Google has patented a novel way to prevent pedestrian injuries, and time will tell whether this idea will stick.

Ever trying new things, the Internet giant and autonomous car pioneer has received a patent for a design that adheres an impacted pedestrian to the hood of self-driving cars, preventing the person from being thrown back onto the road in the event of a collision.

Even in the future world of self-driving cars equipped with sensors so they can avoid obstacles far better than human drivers, Google foresees the inevitable will happen: accidents involving pedestrians.

SEE ALSO: Google Builds Its Own Self-Driving Car

The published technology awarded by the U.S. Patent and Trademark Office (USPTO) has illustrations showing the front bumper, hood and side panels of the car will be covered with a sticky coating.

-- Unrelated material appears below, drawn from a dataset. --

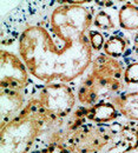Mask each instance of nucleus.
<instances>
[{"label": "nucleus", "instance_id": "f257e3e1", "mask_svg": "<svg viewBox=\"0 0 138 153\" xmlns=\"http://www.w3.org/2000/svg\"><path fill=\"white\" fill-rule=\"evenodd\" d=\"M84 1L56 6L48 18L27 25L20 33L18 50L28 72L50 82H70L83 76L92 62L86 32L93 17Z\"/></svg>", "mask_w": 138, "mask_h": 153}, {"label": "nucleus", "instance_id": "f03ea898", "mask_svg": "<svg viewBox=\"0 0 138 153\" xmlns=\"http://www.w3.org/2000/svg\"><path fill=\"white\" fill-rule=\"evenodd\" d=\"M58 117L50 114L37 97L0 132V153H30Z\"/></svg>", "mask_w": 138, "mask_h": 153}, {"label": "nucleus", "instance_id": "7ed1b4c3", "mask_svg": "<svg viewBox=\"0 0 138 153\" xmlns=\"http://www.w3.org/2000/svg\"><path fill=\"white\" fill-rule=\"evenodd\" d=\"M124 66L116 58L99 54L78 87L77 98L84 106L111 100L123 88Z\"/></svg>", "mask_w": 138, "mask_h": 153}, {"label": "nucleus", "instance_id": "20e7f679", "mask_svg": "<svg viewBox=\"0 0 138 153\" xmlns=\"http://www.w3.org/2000/svg\"><path fill=\"white\" fill-rule=\"evenodd\" d=\"M116 132V123H84L72 131L65 146L71 153H101Z\"/></svg>", "mask_w": 138, "mask_h": 153}, {"label": "nucleus", "instance_id": "39448f33", "mask_svg": "<svg viewBox=\"0 0 138 153\" xmlns=\"http://www.w3.org/2000/svg\"><path fill=\"white\" fill-rule=\"evenodd\" d=\"M37 98L50 114L58 118H67L76 107V94L65 82L44 85Z\"/></svg>", "mask_w": 138, "mask_h": 153}, {"label": "nucleus", "instance_id": "423d86ee", "mask_svg": "<svg viewBox=\"0 0 138 153\" xmlns=\"http://www.w3.org/2000/svg\"><path fill=\"white\" fill-rule=\"evenodd\" d=\"M28 73L21 58L6 50L0 51V88L24 92L30 86Z\"/></svg>", "mask_w": 138, "mask_h": 153}, {"label": "nucleus", "instance_id": "0eeeda50", "mask_svg": "<svg viewBox=\"0 0 138 153\" xmlns=\"http://www.w3.org/2000/svg\"><path fill=\"white\" fill-rule=\"evenodd\" d=\"M138 147V123H116V132L101 153H130Z\"/></svg>", "mask_w": 138, "mask_h": 153}, {"label": "nucleus", "instance_id": "6e6552de", "mask_svg": "<svg viewBox=\"0 0 138 153\" xmlns=\"http://www.w3.org/2000/svg\"><path fill=\"white\" fill-rule=\"evenodd\" d=\"M25 94L21 91L0 88V127L14 119L25 107Z\"/></svg>", "mask_w": 138, "mask_h": 153}, {"label": "nucleus", "instance_id": "1a4fd4ad", "mask_svg": "<svg viewBox=\"0 0 138 153\" xmlns=\"http://www.w3.org/2000/svg\"><path fill=\"white\" fill-rule=\"evenodd\" d=\"M85 118L90 123L109 124L118 118V111L111 101H100L93 106L85 107Z\"/></svg>", "mask_w": 138, "mask_h": 153}, {"label": "nucleus", "instance_id": "9d476101", "mask_svg": "<svg viewBox=\"0 0 138 153\" xmlns=\"http://www.w3.org/2000/svg\"><path fill=\"white\" fill-rule=\"evenodd\" d=\"M111 102L123 117L134 121H138V92L113 97L111 99Z\"/></svg>", "mask_w": 138, "mask_h": 153}, {"label": "nucleus", "instance_id": "9b49d317", "mask_svg": "<svg viewBox=\"0 0 138 153\" xmlns=\"http://www.w3.org/2000/svg\"><path fill=\"white\" fill-rule=\"evenodd\" d=\"M118 21L122 28L126 31L138 30V6L132 2L124 4L118 12Z\"/></svg>", "mask_w": 138, "mask_h": 153}, {"label": "nucleus", "instance_id": "f8f14e48", "mask_svg": "<svg viewBox=\"0 0 138 153\" xmlns=\"http://www.w3.org/2000/svg\"><path fill=\"white\" fill-rule=\"evenodd\" d=\"M104 54L111 58L122 57L126 50V40L119 36L110 37L104 44Z\"/></svg>", "mask_w": 138, "mask_h": 153}, {"label": "nucleus", "instance_id": "ddd939ff", "mask_svg": "<svg viewBox=\"0 0 138 153\" xmlns=\"http://www.w3.org/2000/svg\"><path fill=\"white\" fill-rule=\"evenodd\" d=\"M93 24L96 27H98L99 30H103V31H111L115 28V22H113L112 17L104 11H99L95 16Z\"/></svg>", "mask_w": 138, "mask_h": 153}, {"label": "nucleus", "instance_id": "4468645a", "mask_svg": "<svg viewBox=\"0 0 138 153\" xmlns=\"http://www.w3.org/2000/svg\"><path fill=\"white\" fill-rule=\"evenodd\" d=\"M123 78L126 84H138V61L130 64L124 70Z\"/></svg>", "mask_w": 138, "mask_h": 153}, {"label": "nucleus", "instance_id": "2eb2a0df", "mask_svg": "<svg viewBox=\"0 0 138 153\" xmlns=\"http://www.w3.org/2000/svg\"><path fill=\"white\" fill-rule=\"evenodd\" d=\"M89 41L93 51H100L104 47V36L98 31H89Z\"/></svg>", "mask_w": 138, "mask_h": 153}, {"label": "nucleus", "instance_id": "dca6fc26", "mask_svg": "<svg viewBox=\"0 0 138 153\" xmlns=\"http://www.w3.org/2000/svg\"><path fill=\"white\" fill-rule=\"evenodd\" d=\"M30 153H71L65 145H50L46 147L36 149Z\"/></svg>", "mask_w": 138, "mask_h": 153}, {"label": "nucleus", "instance_id": "f3484780", "mask_svg": "<svg viewBox=\"0 0 138 153\" xmlns=\"http://www.w3.org/2000/svg\"><path fill=\"white\" fill-rule=\"evenodd\" d=\"M134 51L138 54V36L135 38V41H134Z\"/></svg>", "mask_w": 138, "mask_h": 153}, {"label": "nucleus", "instance_id": "a211bd4d", "mask_svg": "<svg viewBox=\"0 0 138 153\" xmlns=\"http://www.w3.org/2000/svg\"><path fill=\"white\" fill-rule=\"evenodd\" d=\"M134 4H135V5H137V6H138V0H136V1H134Z\"/></svg>", "mask_w": 138, "mask_h": 153}]
</instances>
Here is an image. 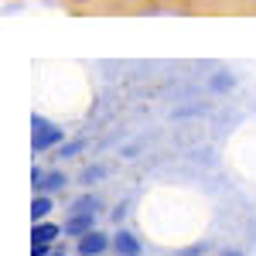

“The front region of the vehicle may be coated with a specialized adhesive that adheres to a pedestrian, and thus holds the pedestrian on the vehicle in the unfortunate event that the front of the vehicle comes into contact with the pedestrian,” the patent says. “The adhesion of the pedestrian to the vehicle may prevent the pedestrian from bouncing off.”

According to the patent, “The adhesive layer may be a very sticky material and operate in a manner similar to flypaper, or double-sided duct tape.”


Of course driving around with a material like fly paper on the front of a car will catch a lot of bugs and debris. To prevent that, an outer egg shell-like coating that can be painted to match the rest of the body covers the adhesive.

“Upon impact with a pedestrian, the coating is broken exposing the adhesive layer,” reads the summary of the patent. “The adhesive bonds the pedestrian to the vehicle so that the pedestrian remains with the vehicle until it stops, and is not thrown from the vehicle, thereby preventing a secondary impact between the pedestrian and the road surface or other object.”

When it comes to removing the pedestrian stuck on the hood, the patent suggests an option to use is a “releasable adhesive” that would allow the person to be unstuck “after a period of time.”

The Google patent coincides with an increase of pedestrian traffic fatalities. Preliminary data from the Governors Highway Safety Association indicates a 10 percent increase nationally last year from 4,884 deaths in 2014.

While a sticky hood may sound like a wacky idea, other automakers have addressed the pedestrian accident issue with less bizarre solutions. Some European Jaguars raise the hood of the car on impact to cushion the blow to victims, and Volvo’s V40 deploys a “pedestrian air bag” from along the bottom of windshield, where struck pedestrians often suffer head injuries.


Google acknowledges that other automakers are addressing the pedestrian safety issue, but the patent observes, “Existing technology found in production vehicles does little to mitigate the secondary impact a pedestrian may experience.”

Companies are awarded patents, sometimes hundreds in a year, but that doesn’t mean the product will be created.

It isn’t known at this time whether Google plans to install the technology on future self-driving cars or, would it even work.

A spokeswoman told the San Jose Mercury News, who first reported the story, that “we hold patents on a variety of ideas. Some of those ideas later mature into real products and services, some don’t.”